John Glanvill • Anxiety Specialist & Researcher • Anxiety • OCD • Bipolar • ADHD • Energy • Online Treatment Course • Sensible Spirituality

Should we trust (or trick) our senses?

In this 34-minute video, I explore how fallible and trickable our senses are. Knowing this can be a game changer for those with anxiety or OCD.

Goal of video

As we delve deeper into understanding how we humans really function, it is good to explore our primary tools for contact with the world, which are our senses. 

It is fascinating to discover how they work and to remember how very flawed and open to error they actually are!

But this is a good thing, because it means we can make use of their flaws and retrain their functionality to suit our goal of lessening anxiety and finding more calmness.

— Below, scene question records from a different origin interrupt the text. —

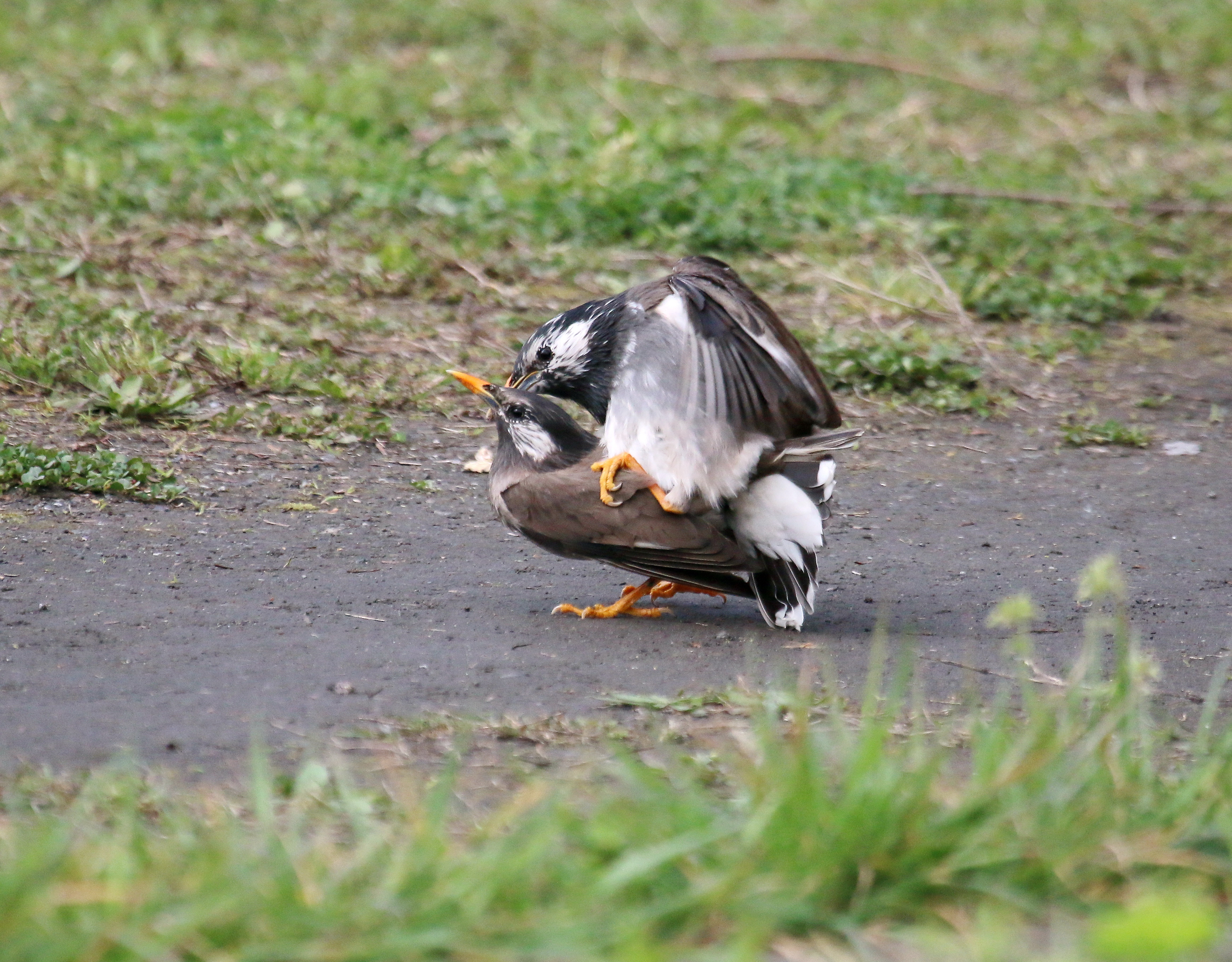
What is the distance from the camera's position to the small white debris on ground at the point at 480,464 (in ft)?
19.4

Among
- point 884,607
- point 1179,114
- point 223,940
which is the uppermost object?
point 1179,114

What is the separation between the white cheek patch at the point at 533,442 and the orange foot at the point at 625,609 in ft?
1.58

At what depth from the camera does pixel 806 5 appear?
496 inches

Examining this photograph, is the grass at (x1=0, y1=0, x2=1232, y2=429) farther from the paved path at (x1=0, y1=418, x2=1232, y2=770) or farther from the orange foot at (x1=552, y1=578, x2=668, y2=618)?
the orange foot at (x1=552, y1=578, x2=668, y2=618)

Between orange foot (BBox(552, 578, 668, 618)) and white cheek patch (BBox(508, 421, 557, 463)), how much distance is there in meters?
0.48

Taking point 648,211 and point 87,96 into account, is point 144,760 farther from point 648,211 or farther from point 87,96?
point 87,96

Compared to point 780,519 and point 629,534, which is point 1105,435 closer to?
point 780,519

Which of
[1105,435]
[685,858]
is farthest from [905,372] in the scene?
[685,858]

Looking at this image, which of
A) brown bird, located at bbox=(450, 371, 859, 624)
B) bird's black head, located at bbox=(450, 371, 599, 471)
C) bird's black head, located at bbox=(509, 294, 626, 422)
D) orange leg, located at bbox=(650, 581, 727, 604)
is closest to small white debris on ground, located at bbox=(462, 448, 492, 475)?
bird's black head, located at bbox=(509, 294, 626, 422)

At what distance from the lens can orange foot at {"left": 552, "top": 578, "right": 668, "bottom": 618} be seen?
15.2ft

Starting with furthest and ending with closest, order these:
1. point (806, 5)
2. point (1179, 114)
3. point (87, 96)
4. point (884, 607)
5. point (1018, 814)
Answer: point (806, 5)
point (1179, 114)
point (87, 96)
point (884, 607)
point (1018, 814)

We also explore the importance of developing a new, more positive (conscious) internal dialogue because it’s not just what we say that helps us change but also how we say it and the language we use.

Key messages

Our senses are not necessarily the truth of what is happening outside of us.

We don’t look out of our eyes – light goes into our eyes, and the brain creates a virtual reality image at the back of the brain which looks like ‘our sight’ (but this can be flawed in many ways!)

Our beliefs, opinions and stories are added to that virtual reality and our brain ‘guesses’ what we should do next.

There is an objective world outside of us and a subjective world inside our heads – we need to learn how to ‘live’ in each of these different perspectives.

What we say and what we think create energy fields – positive and life-affirming thoughts are high energy and good for us, and negative thoughts are low energy and diminish life.